Referring now to FIGS. 1 and 2 it will be seen that reference numeral 1 designates the spray container as a whole. The container 1 comprises a chamber 2 in the form of a serpentine tube adapted to contain a liquid cosmetic product such as a lotion, lacquer, or perfume, as well as a spray pump 3.
The pump 3, not shown in detail, is of the conventional manually reciprocated type comprising an actuator 4. The pressure exerted by the user on the actuator 4 depresses the piston of the pump and causes the vaporization and discharge of a certain quantity of liquid contained in the chamber 2 through a spray nozzle 5.

◆ Data excerpt:

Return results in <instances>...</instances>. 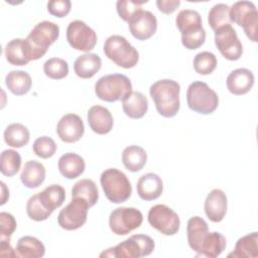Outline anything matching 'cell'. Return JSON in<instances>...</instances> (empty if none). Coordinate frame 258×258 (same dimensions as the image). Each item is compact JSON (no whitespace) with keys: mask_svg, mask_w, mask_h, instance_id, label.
<instances>
[{"mask_svg":"<svg viewBox=\"0 0 258 258\" xmlns=\"http://www.w3.org/2000/svg\"><path fill=\"white\" fill-rule=\"evenodd\" d=\"M180 86L177 82L163 79L150 86L149 94L159 115L165 118L175 116L179 110Z\"/></svg>","mask_w":258,"mask_h":258,"instance_id":"1","label":"cell"},{"mask_svg":"<svg viewBox=\"0 0 258 258\" xmlns=\"http://www.w3.org/2000/svg\"><path fill=\"white\" fill-rule=\"evenodd\" d=\"M175 24L181 33L182 45L189 49H197L206 40V30L200 13L192 9L180 10L175 18Z\"/></svg>","mask_w":258,"mask_h":258,"instance_id":"2","label":"cell"},{"mask_svg":"<svg viewBox=\"0 0 258 258\" xmlns=\"http://www.w3.org/2000/svg\"><path fill=\"white\" fill-rule=\"evenodd\" d=\"M58 36L59 27L57 24L47 20L35 24L25 38L31 60H36L42 57L46 53L48 47L58 38Z\"/></svg>","mask_w":258,"mask_h":258,"instance_id":"3","label":"cell"},{"mask_svg":"<svg viewBox=\"0 0 258 258\" xmlns=\"http://www.w3.org/2000/svg\"><path fill=\"white\" fill-rule=\"evenodd\" d=\"M155 243L147 235H132L115 247H111L100 254V257L139 258L148 256L154 250Z\"/></svg>","mask_w":258,"mask_h":258,"instance_id":"4","label":"cell"},{"mask_svg":"<svg viewBox=\"0 0 258 258\" xmlns=\"http://www.w3.org/2000/svg\"><path fill=\"white\" fill-rule=\"evenodd\" d=\"M100 182L106 198L111 203L121 204L131 197V183L126 174L117 168L104 170L101 174Z\"/></svg>","mask_w":258,"mask_h":258,"instance_id":"5","label":"cell"},{"mask_svg":"<svg viewBox=\"0 0 258 258\" xmlns=\"http://www.w3.org/2000/svg\"><path fill=\"white\" fill-rule=\"evenodd\" d=\"M105 55L118 67L131 69L135 67L139 59L137 49L121 35H111L104 43Z\"/></svg>","mask_w":258,"mask_h":258,"instance_id":"6","label":"cell"},{"mask_svg":"<svg viewBox=\"0 0 258 258\" xmlns=\"http://www.w3.org/2000/svg\"><path fill=\"white\" fill-rule=\"evenodd\" d=\"M131 92V81L128 77L122 74L103 76L95 84V93L97 97L110 103L123 100Z\"/></svg>","mask_w":258,"mask_h":258,"instance_id":"7","label":"cell"},{"mask_svg":"<svg viewBox=\"0 0 258 258\" xmlns=\"http://www.w3.org/2000/svg\"><path fill=\"white\" fill-rule=\"evenodd\" d=\"M188 108L199 114L208 115L216 111L219 105V97L208 84L201 81L192 82L186 91Z\"/></svg>","mask_w":258,"mask_h":258,"instance_id":"8","label":"cell"},{"mask_svg":"<svg viewBox=\"0 0 258 258\" xmlns=\"http://www.w3.org/2000/svg\"><path fill=\"white\" fill-rule=\"evenodd\" d=\"M232 22L243 27L247 37L253 42L257 41L258 11L253 2L237 1L230 8Z\"/></svg>","mask_w":258,"mask_h":258,"instance_id":"9","label":"cell"},{"mask_svg":"<svg viewBox=\"0 0 258 258\" xmlns=\"http://www.w3.org/2000/svg\"><path fill=\"white\" fill-rule=\"evenodd\" d=\"M142 222L143 215L136 208L120 207L113 210L109 217L110 229L118 236L127 235L138 229Z\"/></svg>","mask_w":258,"mask_h":258,"instance_id":"10","label":"cell"},{"mask_svg":"<svg viewBox=\"0 0 258 258\" xmlns=\"http://www.w3.org/2000/svg\"><path fill=\"white\" fill-rule=\"evenodd\" d=\"M147 219L152 228L165 236H172L179 230L180 221L178 215L166 205L158 204L151 207Z\"/></svg>","mask_w":258,"mask_h":258,"instance_id":"11","label":"cell"},{"mask_svg":"<svg viewBox=\"0 0 258 258\" xmlns=\"http://www.w3.org/2000/svg\"><path fill=\"white\" fill-rule=\"evenodd\" d=\"M89 205L80 198H73L57 216V223L60 228L73 231L81 228L87 221Z\"/></svg>","mask_w":258,"mask_h":258,"instance_id":"12","label":"cell"},{"mask_svg":"<svg viewBox=\"0 0 258 258\" xmlns=\"http://www.w3.org/2000/svg\"><path fill=\"white\" fill-rule=\"evenodd\" d=\"M67 40L73 48L89 52L97 43V34L84 21L74 20L67 27Z\"/></svg>","mask_w":258,"mask_h":258,"instance_id":"13","label":"cell"},{"mask_svg":"<svg viewBox=\"0 0 258 258\" xmlns=\"http://www.w3.org/2000/svg\"><path fill=\"white\" fill-rule=\"evenodd\" d=\"M215 44L221 54L228 60H238L243 53L242 43L236 30L231 25L215 31Z\"/></svg>","mask_w":258,"mask_h":258,"instance_id":"14","label":"cell"},{"mask_svg":"<svg viewBox=\"0 0 258 258\" xmlns=\"http://www.w3.org/2000/svg\"><path fill=\"white\" fill-rule=\"evenodd\" d=\"M131 34L138 40L150 38L157 29V19L148 10L138 11L128 22Z\"/></svg>","mask_w":258,"mask_h":258,"instance_id":"15","label":"cell"},{"mask_svg":"<svg viewBox=\"0 0 258 258\" xmlns=\"http://www.w3.org/2000/svg\"><path fill=\"white\" fill-rule=\"evenodd\" d=\"M85 132L82 118L77 114H67L60 118L56 125V133L59 139L66 143L79 141Z\"/></svg>","mask_w":258,"mask_h":258,"instance_id":"16","label":"cell"},{"mask_svg":"<svg viewBox=\"0 0 258 258\" xmlns=\"http://www.w3.org/2000/svg\"><path fill=\"white\" fill-rule=\"evenodd\" d=\"M228 208V200L226 194L220 189L215 188L207 196L205 201V213L207 217L214 223L221 222L226 216Z\"/></svg>","mask_w":258,"mask_h":258,"instance_id":"17","label":"cell"},{"mask_svg":"<svg viewBox=\"0 0 258 258\" xmlns=\"http://www.w3.org/2000/svg\"><path fill=\"white\" fill-rule=\"evenodd\" d=\"M87 119L90 128L97 134H107L113 128V116L111 112L103 106L95 105L91 107L88 111Z\"/></svg>","mask_w":258,"mask_h":258,"instance_id":"18","label":"cell"},{"mask_svg":"<svg viewBox=\"0 0 258 258\" xmlns=\"http://www.w3.org/2000/svg\"><path fill=\"white\" fill-rule=\"evenodd\" d=\"M254 81V75L250 70L244 68L236 69L227 77V88L233 95H244L252 89Z\"/></svg>","mask_w":258,"mask_h":258,"instance_id":"19","label":"cell"},{"mask_svg":"<svg viewBox=\"0 0 258 258\" xmlns=\"http://www.w3.org/2000/svg\"><path fill=\"white\" fill-rule=\"evenodd\" d=\"M136 189L141 200H156L161 196L163 191V183L161 177L153 172L145 173L138 179Z\"/></svg>","mask_w":258,"mask_h":258,"instance_id":"20","label":"cell"},{"mask_svg":"<svg viewBox=\"0 0 258 258\" xmlns=\"http://www.w3.org/2000/svg\"><path fill=\"white\" fill-rule=\"evenodd\" d=\"M209 234V227L206 221L201 217H191L186 224L187 242L191 250L197 254L201 250L203 243L205 242Z\"/></svg>","mask_w":258,"mask_h":258,"instance_id":"21","label":"cell"},{"mask_svg":"<svg viewBox=\"0 0 258 258\" xmlns=\"http://www.w3.org/2000/svg\"><path fill=\"white\" fill-rule=\"evenodd\" d=\"M4 52L7 61L13 66H25L31 60L27 42L23 38L10 40L5 45Z\"/></svg>","mask_w":258,"mask_h":258,"instance_id":"22","label":"cell"},{"mask_svg":"<svg viewBox=\"0 0 258 258\" xmlns=\"http://www.w3.org/2000/svg\"><path fill=\"white\" fill-rule=\"evenodd\" d=\"M57 166L63 177L74 179L85 171L86 163L81 155L74 152H68L59 157Z\"/></svg>","mask_w":258,"mask_h":258,"instance_id":"23","label":"cell"},{"mask_svg":"<svg viewBox=\"0 0 258 258\" xmlns=\"http://www.w3.org/2000/svg\"><path fill=\"white\" fill-rule=\"evenodd\" d=\"M122 109L129 118L140 119L148 110V100L142 93L132 91L122 100Z\"/></svg>","mask_w":258,"mask_h":258,"instance_id":"24","label":"cell"},{"mask_svg":"<svg viewBox=\"0 0 258 258\" xmlns=\"http://www.w3.org/2000/svg\"><path fill=\"white\" fill-rule=\"evenodd\" d=\"M101 57L96 53H85L77 57L74 62L75 74L82 79L93 78L101 69Z\"/></svg>","mask_w":258,"mask_h":258,"instance_id":"25","label":"cell"},{"mask_svg":"<svg viewBox=\"0 0 258 258\" xmlns=\"http://www.w3.org/2000/svg\"><path fill=\"white\" fill-rule=\"evenodd\" d=\"M21 182L28 188L38 187L45 179V168L36 160H28L24 163L20 174Z\"/></svg>","mask_w":258,"mask_h":258,"instance_id":"26","label":"cell"},{"mask_svg":"<svg viewBox=\"0 0 258 258\" xmlns=\"http://www.w3.org/2000/svg\"><path fill=\"white\" fill-rule=\"evenodd\" d=\"M147 161L146 151L137 145H130L124 148L122 152V162L126 169L131 172H137L143 168Z\"/></svg>","mask_w":258,"mask_h":258,"instance_id":"27","label":"cell"},{"mask_svg":"<svg viewBox=\"0 0 258 258\" xmlns=\"http://www.w3.org/2000/svg\"><path fill=\"white\" fill-rule=\"evenodd\" d=\"M15 251L18 257L40 258L45 253V247L37 238L32 236H23L18 240Z\"/></svg>","mask_w":258,"mask_h":258,"instance_id":"28","label":"cell"},{"mask_svg":"<svg viewBox=\"0 0 258 258\" xmlns=\"http://www.w3.org/2000/svg\"><path fill=\"white\" fill-rule=\"evenodd\" d=\"M5 84L12 94L22 96L29 92L32 81L29 74L24 71H11L6 75Z\"/></svg>","mask_w":258,"mask_h":258,"instance_id":"29","label":"cell"},{"mask_svg":"<svg viewBox=\"0 0 258 258\" xmlns=\"http://www.w3.org/2000/svg\"><path fill=\"white\" fill-rule=\"evenodd\" d=\"M72 198H80L86 201L89 207H93L99 200V190L94 180L83 178L77 181L72 189Z\"/></svg>","mask_w":258,"mask_h":258,"instance_id":"30","label":"cell"},{"mask_svg":"<svg viewBox=\"0 0 258 258\" xmlns=\"http://www.w3.org/2000/svg\"><path fill=\"white\" fill-rule=\"evenodd\" d=\"M227 245L226 238L219 232H209L198 256L216 258L222 254Z\"/></svg>","mask_w":258,"mask_h":258,"instance_id":"31","label":"cell"},{"mask_svg":"<svg viewBox=\"0 0 258 258\" xmlns=\"http://www.w3.org/2000/svg\"><path fill=\"white\" fill-rule=\"evenodd\" d=\"M37 195L41 204L50 212L59 208L66 199V190L59 184H50Z\"/></svg>","mask_w":258,"mask_h":258,"instance_id":"32","label":"cell"},{"mask_svg":"<svg viewBox=\"0 0 258 258\" xmlns=\"http://www.w3.org/2000/svg\"><path fill=\"white\" fill-rule=\"evenodd\" d=\"M30 138L27 127L20 123H12L4 130V141L8 146L20 148L25 146Z\"/></svg>","mask_w":258,"mask_h":258,"instance_id":"33","label":"cell"},{"mask_svg":"<svg viewBox=\"0 0 258 258\" xmlns=\"http://www.w3.org/2000/svg\"><path fill=\"white\" fill-rule=\"evenodd\" d=\"M258 255V233L254 232L240 238L234 248V251L230 253L229 257H256Z\"/></svg>","mask_w":258,"mask_h":258,"instance_id":"34","label":"cell"},{"mask_svg":"<svg viewBox=\"0 0 258 258\" xmlns=\"http://www.w3.org/2000/svg\"><path fill=\"white\" fill-rule=\"evenodd\" d=\"M208 23L214 31H217L224 26L231 25L230 7L225 3H218L214 5L209 11Z\"/></svg>","mask_w":258,"mask_h":258,"instance_id":"35","label":"cell"},{"mask_svg":"<svg viewBox=\"0 0 258 258\" xmlns=\"http://www.w3.org/2000/svg\"><path fill=\"white\" fill-rule=\"evenodd\" d=\"M21 166V156L13 149L3 150L0 155V171L5 176L15 175Z\"/></svg>","mask_w":258,"mask_h":258,"instance_id":"36","label":"cell"},{"mask_svg":"<svg viewBox=\"0 0 258 258\" xmlns=\"http://www.w3.org/2000/svg\"><path fill=\"white\" fill-rule=\"evenodd\" d=\"M43 72L49 79L61 80L69 74V64L60 57H51L43 63Z\"/></svg>","mask_w":258,"mask_h":258,"instance_id":"37","label":"cell"},{"mask_svg":"<svg viewBox=\"0 0 258 258\" xmlns=\"http://www.w3.org/2000/svg\"><path fill=\"white\" fill-rule=\"evenodd\" d=\"M194 69L199 75H210L217 68V57L213 52L202 51L194 58Z\"/></svg>","mask_w":258,"mask_h":258,"instance_id":"38","label":"cell"},{"mask_svg":"<svg viewBox=\"0 0 258 258\" xmlns=\"http://www.w3.org/2000/svg\"><path fill=\"white\" fill-rule=\"evenodd\" d=\"M26 213L27 216L36 222H41L46 220L51 214L52 212L48 211L39 201L38 195H34L32 196L26 204Z\"/></svg>","mask_w":258,"mask_h":258,"instance_id":"39","label":"cell"},{"mask_svg":"<svg viewBox=\"0 0 258 258\" xmlns=\"http://www.w3.org/2000/svg\"><path fill=\"white\" fill-rule=\"evenodd\" d=\"M32 149L35 155L46 159L54 155L56 151V144L52 138L48 136H41L35 139Z\"/></svg>","mask_w":258,"mask_h":258,"instance_id":"40","label":"cell"},{"mask_svg":"<svg viewBox=\"0 0 258 258\" xmlns=\"http://www.w3.org/2000/svg\"><path fill=\"white\" fill-rule=\"evenodd\" d=\"M147 3L145 1H134V0H118L116 3L117 12L124 21L129 22V20L140 10H142V4Z\"/></svg>","mask_w":258,"mask_h":258,"instance_id":"41","label":"cell"},{"mask_svg":"<svg viewBox=\"0 0 258 258\" xmlns=\"http://www.w3.org/2000/svg\"><path fill=\"white\" fill-rule=\"evenodd\" d=\"M15 218L6 212L0 213V240L10 241V237L16 229Z\"/></svg>","mask_w":258,"mask_h":258,"instance_id":"42","label":"cell"},{"mask_svg":"<svg viewBox=\"0 0 258 258\" xmlns=\"http://www.w3.org/2000/svg\"><path fill=\"white\" fill-rule=\"evenodd\" d=\"M72 8V2L70 0H52L47 3L48 12L58 18L67 16Z\"/></svg>","mask_w":258,"mask_h":258,"instance_id":"43","label":"cell"},{"mask_svg":"<svg viewBox=\"0 0 258 258\" xmlns=\"http://www.w3.org/2000/svg\"><path fill=\"white\" fill-rule=\"evenodd\" d=\"M156 5L159 11L165 14H170L174 12L180 5L179 0H157Z\"/></svg>","mask_w":258,"mask_h":258,"instance_id":"44","label":"cell"},{"mask_svg":"<svg viewBox=\"0 0 258 258\" xmlns=\"http://www.w3.org/2000/svg\"><path fill=\"white\" fill-rule=\"evenodd\" d=\"M0 256H2V257H18L16 251L11 247L10 241H8V240H1Z\"/></svg>","mask_w":258,"mask_h":258,"instance_id":"45","label":"cell"},{"mask_svg":"<svg viewBox=\"0 0 258 258\" xmlns=\"http://www.w3.org/2000/svg\"><path fill=\"white\" fill-rule=\"evenodd\" d=\"M1 189H2V195H1V203L0 204L4 205L9 198V190L7 189V187L3 181H1Z\"/></svg>","mask_w":258,"mask_h":258,"instance_id":"46","label":"cell"}]
</instances>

◆ What is required: Write the next part of the spray container description, picking up after its final sentence. The listing comes from a separate source.

◆ Exercise output:
The chamber 2 is a serpentine tube having a small section wound several times about itself. The serpentine tube having a right circular section consists, on the one hand, of a bundle of straight parallel tube segments 7 and, on the other hand, of a plurality of connecting passages 8 at the ends of the tube. The bundle of straight tube sections 7 is formed in a cylinder 6 made of a suitable material such as a resin, glass, metal or rubber, for example. The straight sections 7 are regularly positioned in concentric circles throughout the mass of the cylinder 6. The central straight section positioned along the axis of the cylinder 6 is connected to the spray pump 3. The end of the tube which is not connected to the spray pump 3 is open to the ambient air through an opening 7a. Between the opening 7a and the pump 3 the tube 1 consists of a succession of segments 7 and 8 as shown in FIG. 2. The segments 8 at the bottom of the container are shown in broken lines on FIG. 2. Segments 8 at the top of the container are schematically indicated by arrows on FIG. 2. The tube is thus wound about itself and about the axis of the cylinder 6.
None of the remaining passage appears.